Breast Cancer makes her brave

breast cancer ribbon

Beginning on the first day of October, pink has been the ‘color of the month’ as individuals, families, schools and businesses have made note of Breast Cancer Awareness Month.

In one form or another, each of us has been affected by breast cancer. There are few of us who can say that they’ve never known anyone who has been afflicted which, if not caught early, can cause death.

If you live long enough, someone near and dear to you will face the fight of their lives to not let cancer win.

Just weeks ago I learned of a friend’s daughter who has been diagnosed with Stage Four breast cancer. Lynell and I were walking to Memorial Stadium in Lincoln when we saw her parents.

It had been years since our paths had crossed. Life has treated them well, but I know they would trade everything for daughter Alison to be cancer free.

Their daughter played volleyball at Grant during the 1990s. She was a back row specialist, She wasn’t a superstar, but she was an athlete and she played hard every time she stepped on the floor.

College took her to California and that’s where she established a successful life.

Then, cancer introduced itself into her existence. Like others who have developed breast cancer, they’ve experienced every emotion known to mankind. Treatment and remission, good days and bad days and more of the same.

She recently penned the following words which tell her cancer story. It’s altogether appropriate to share these words now as a means to help others have a better understanding of what breast cancer patients endure in their lives…

I no longer enter a room alone.

I’m no longer just me.

Once someone knows, cancer follows me into every space I enter.
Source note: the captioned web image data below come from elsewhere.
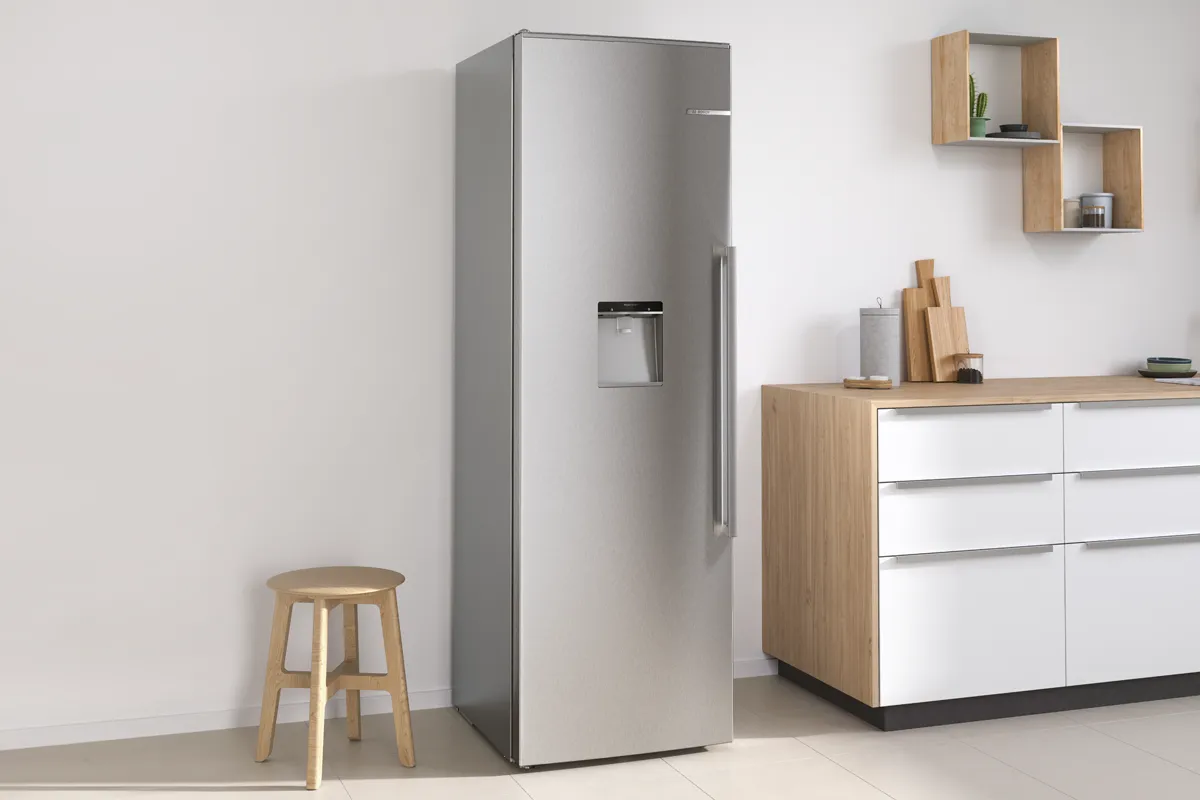 A 60-cm built-in Bosch fridge with open door to show food and drinks inside.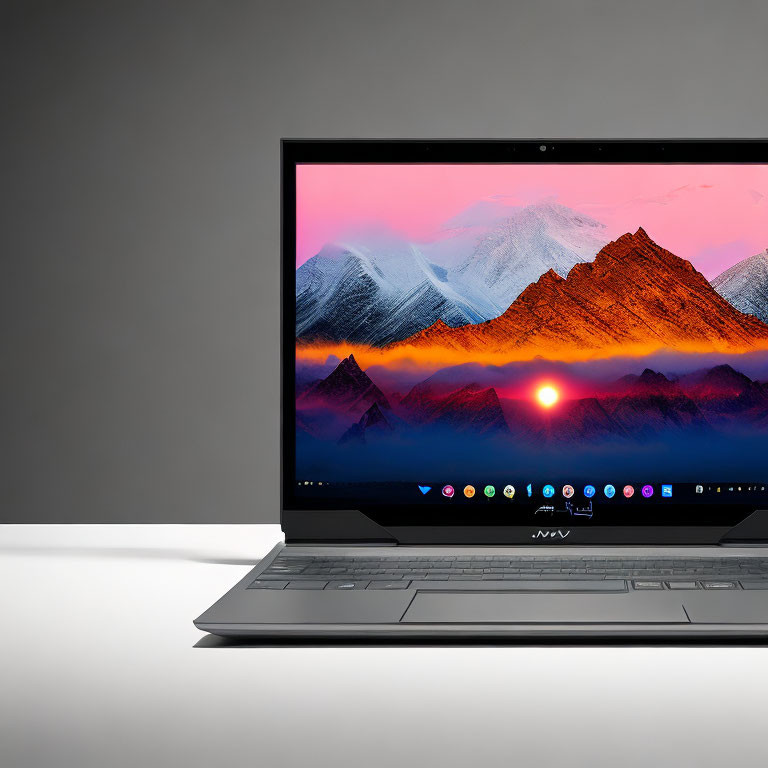 Modern Laptop with Sunset Mountain Wallpaper on White Desk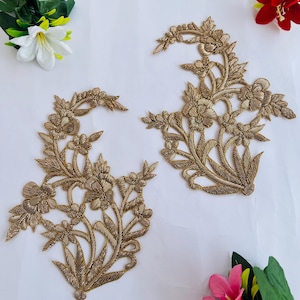 Puede incluir: Dos apliques florales bordados en color oro. Los apliques presentan diseños detallados de flores y hojas. El bordado está realizado con un hilo metálico, lo que da a los apliques un aspecto brillante. Los apliques están colocados sobre un fondo blanco.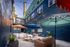 Charming courtyard with colorful umbrellas, cozy seating, and string lights creating a vibrant and inviting outdoor lounge atmosphere.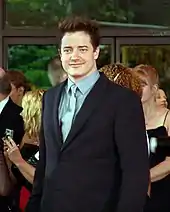 La photographie montre Brendan Fraser en plan américain. L'acteur a la peau claire, les yeux bleu-gris, les cheveux noirs. Il porte un costume.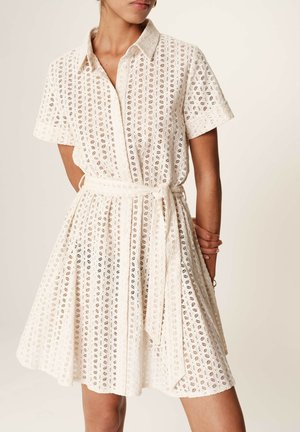 Robe en dentelle blanche avec un col, des manches courtes et une taille cintrée. Le tissu présente des motifs découpés circulaires et une jupe évasée.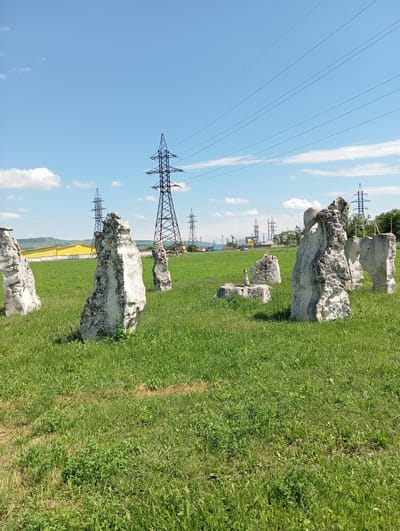 The image depicts an outdoor scene with several large, weathered stone formations standing in a grassy field under a bright blue sky with scattered white clouds. In the background, several tall, metal power line towers and high-voltage wires are visible, indicating the presence of significant electrical infrastructure. A yellow building with a white fence is also visible in the mid-ground. The overall environment appears to be rural or semi-rural, with rolling hills in the far distance. There are no people or animals in the frame. The stone formations are irregularly shaped, suggesting they may be natural rock formations or ancient artifacts. The scene is set in the city of Otradnaya, Russia.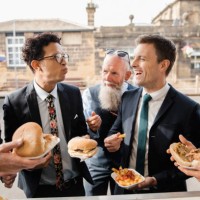 men enjoying food from a food truck - junk food stock pictures, royalty-free photos & images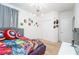 Bedroom featuring superhero themed decorations, carpet flooring, and a closet with standard bi-fold doors at 2659 Calistoga Ave, Kissimmee, FL 34741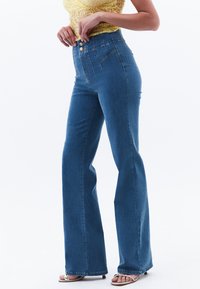 Jeans de mezclilla azul de cintura alta con pierna acampanada. Cuentan con un cierre de botones en la parte delantera y detalles de costura vertical. Textura suave y diseño casual.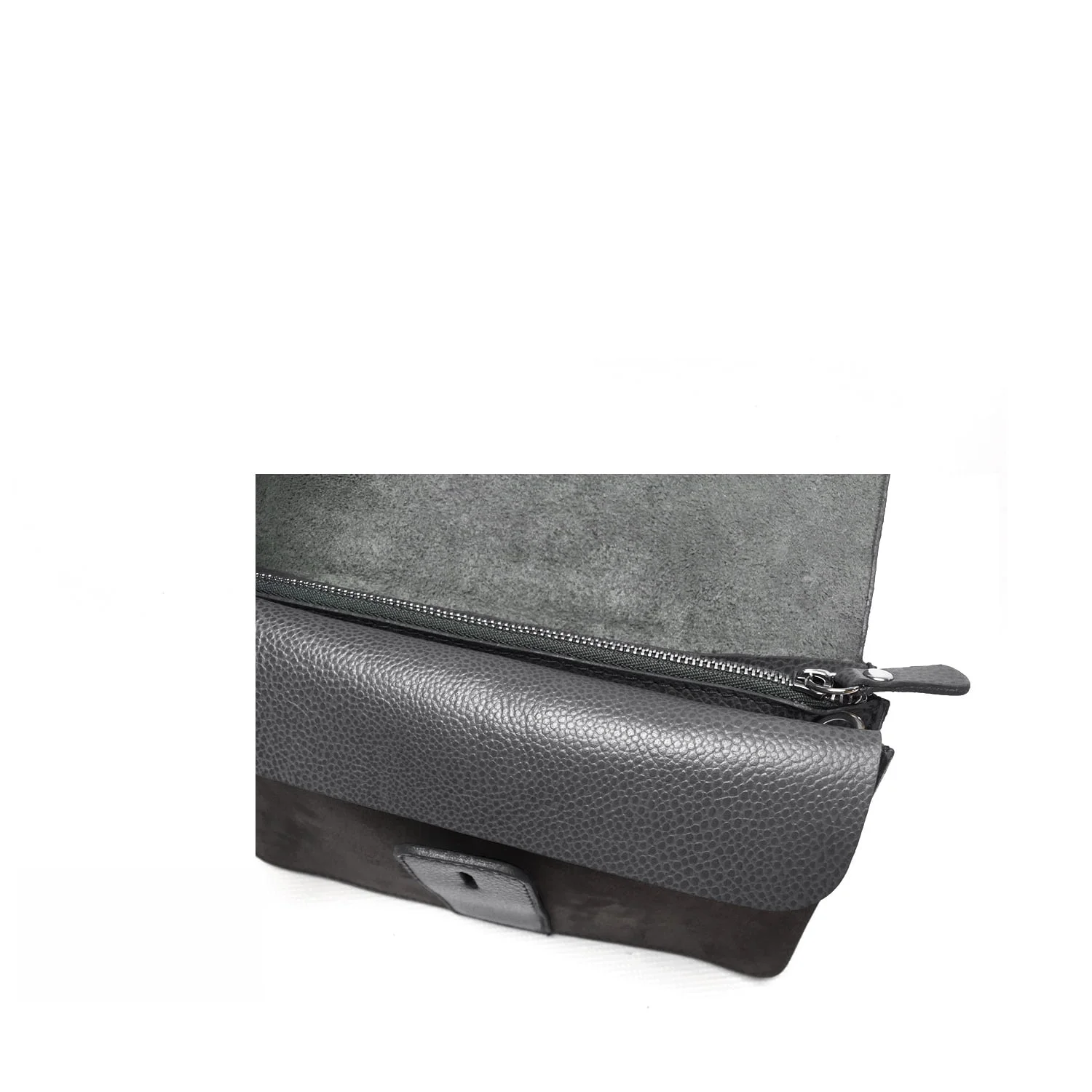 Gros plan d'un sac en cuir gris avec une fermeture éclair et un rabat noirs.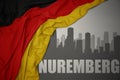 Abstract silhouette of the city with text Nuremberg near waving national flag of germany on a gray background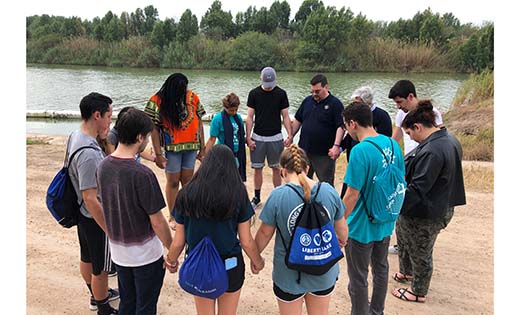 During the seventh Share the Journey Solidarity Pilgrimage to the Texas/Mexico border, missionary disciples from the Camden Diocese, including college students from Rowan, Stockton and Rutgers-Camden, gather in prayer at the Rio Grande River. They are accompanied by Sister Norma Pimentel, who oversees a humanitarian respite center in McAllen, Texas, which has provided aid to over 100,000 migrants since 2014.


Photo by Mary McCusker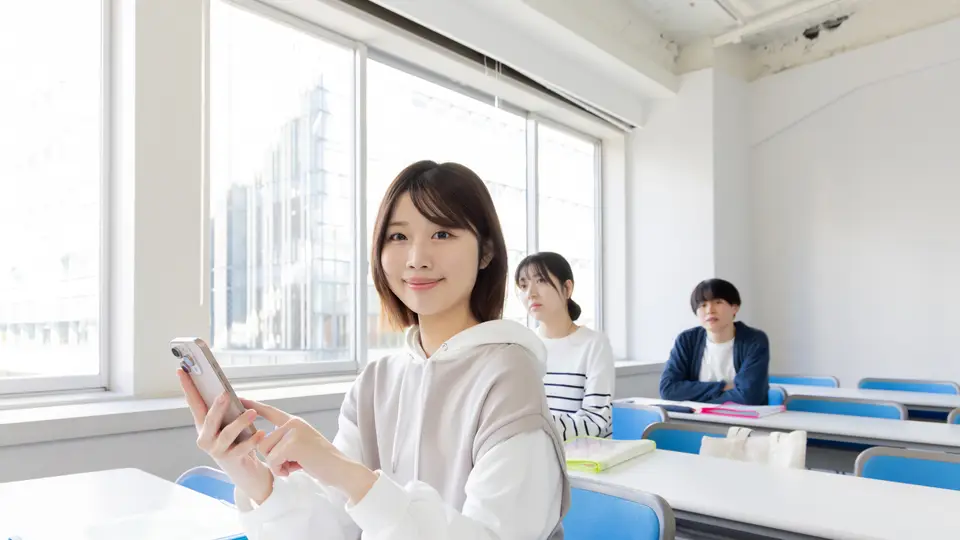 教室でスマホを見る大学生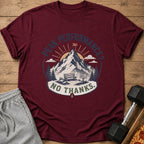 Maroon t-shirt with "Peak Performance? No Thanks." graphic featuring mountains, bench, and sign.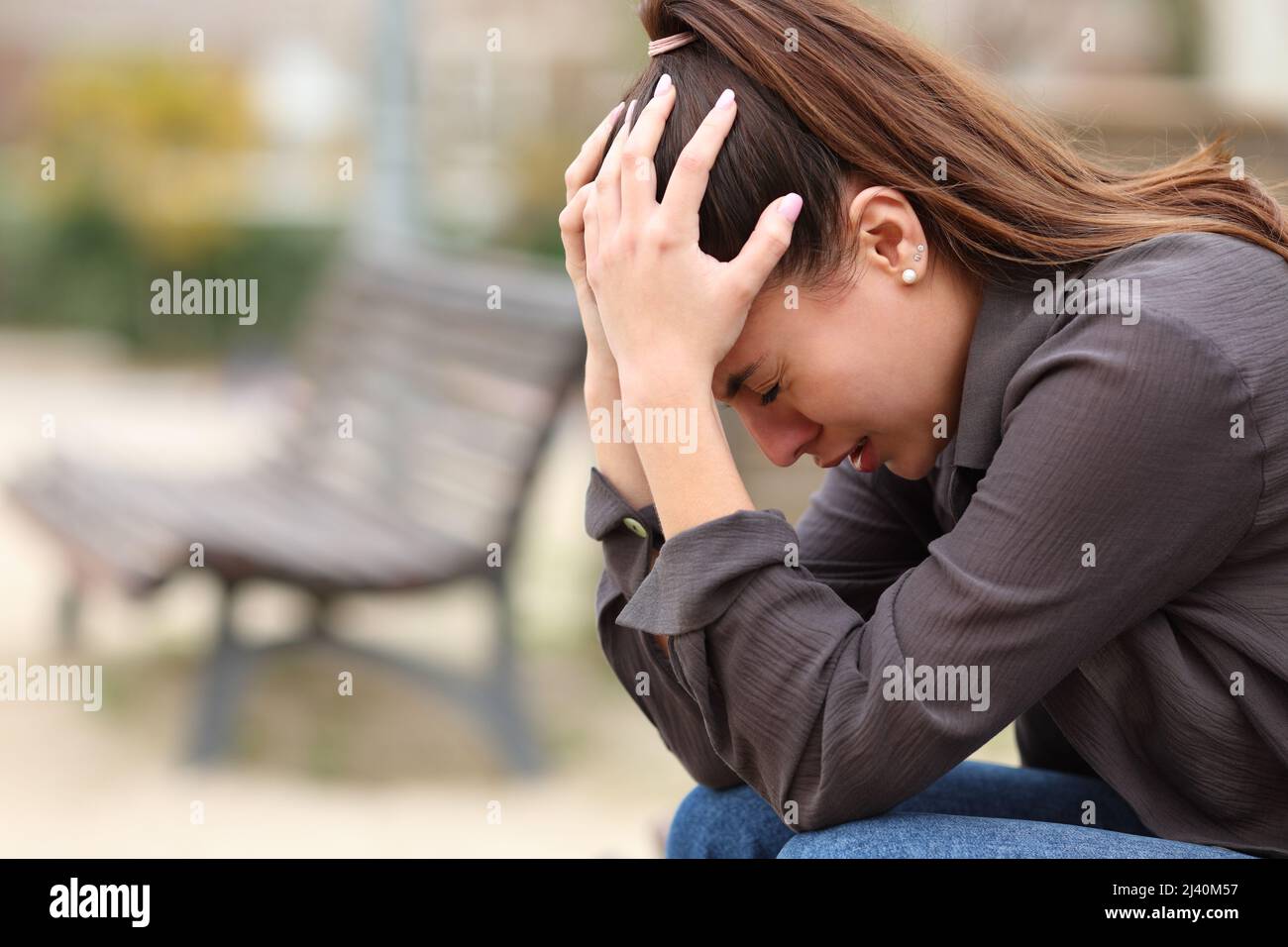 Seitenansicht Porträt einer verzweifelten Frau, die sich allein in einem Park beschwert Stockfoto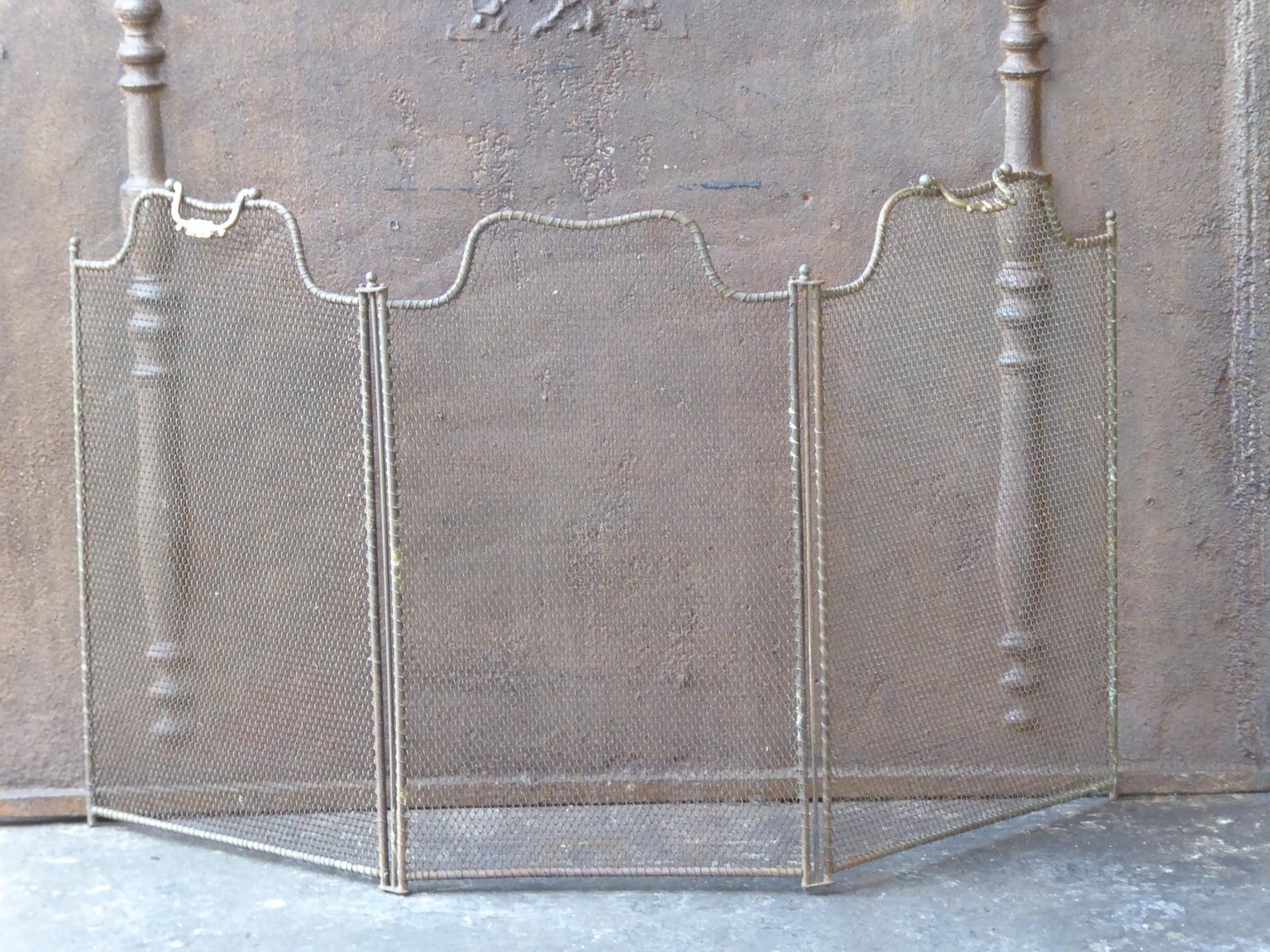 19th century French Napoleon III three panel fireplace screen. The screen is made of brass and iron mesh. It is in a good condition and is fit for use in front of the fireplace.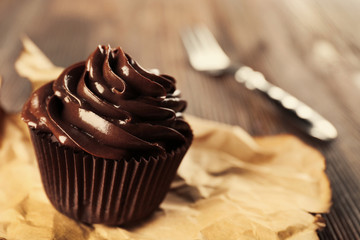 Chocolate cupcakes on craft paper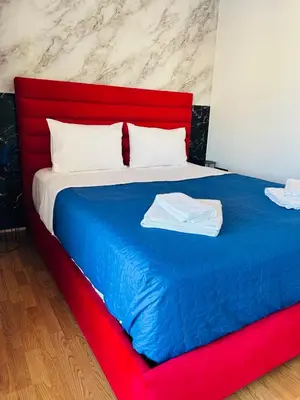a large bed with a red and blue blanket at Acropolis Open Sky Family by Zeus Suites in Athens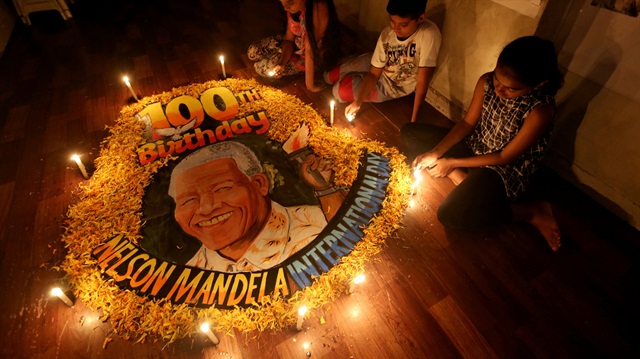Children light candles beside a painting commemorating South African revolutionary Nelson Mandela's 100th birth anniversary.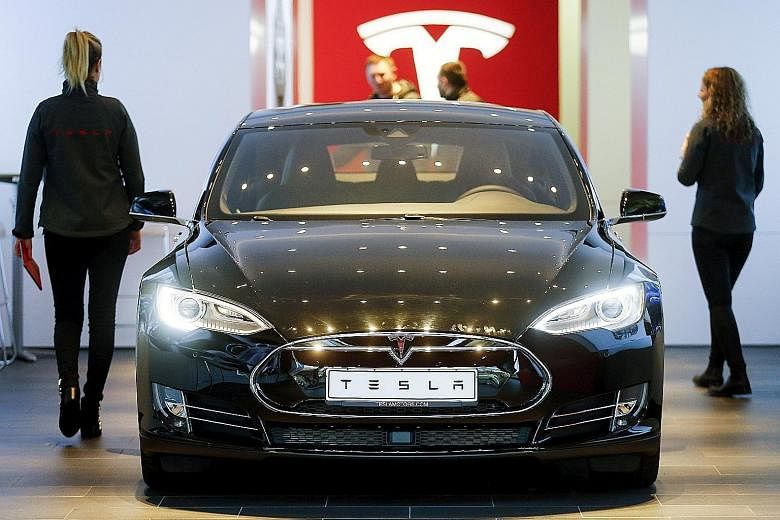 A Tesla Model S car at a dealership in Berlin, Germany. Tesla and Apple are some of the prominent companies unveiling their results, which are bound to capture the market's attention after Facebook's monster sell-off last week.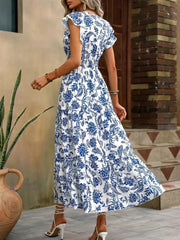 Botanical print midi dress in Cerulean with ruffle sleeves and tiered skirt.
To some I’m an inspiration.

To some I’m a tragedy.

To some I’m hope.

To some I’m a question… why is she still here and my loved one isn’t.

To some I’m a cautionary tale.

To some I’m their worst fear personified.

But never just me.

I’m aware of what I carry with me into each space.

Not hindered by it or bogged down by it, but I constantly sense it.

There are ways in which cancer has limited me. Taken things I cannot get back.

But there are also ways in which cancer has made me brave.

It has allowed me to outgrow the limits I put on myself.

It has allowed me to become bigger than I actually am… or maybe exactly as big as I actually am.

It has taught me to hold things loosely. To let go more readily.

It has urged me to judge less, forgive more quickly, apologize more frequently.

It has deepened my faith. It has multiplied my love.

Even with no evidence of disease, I carry the story of cancer with me. The bad and the good.

And although I’m never just me anymore, I also never carry it alone.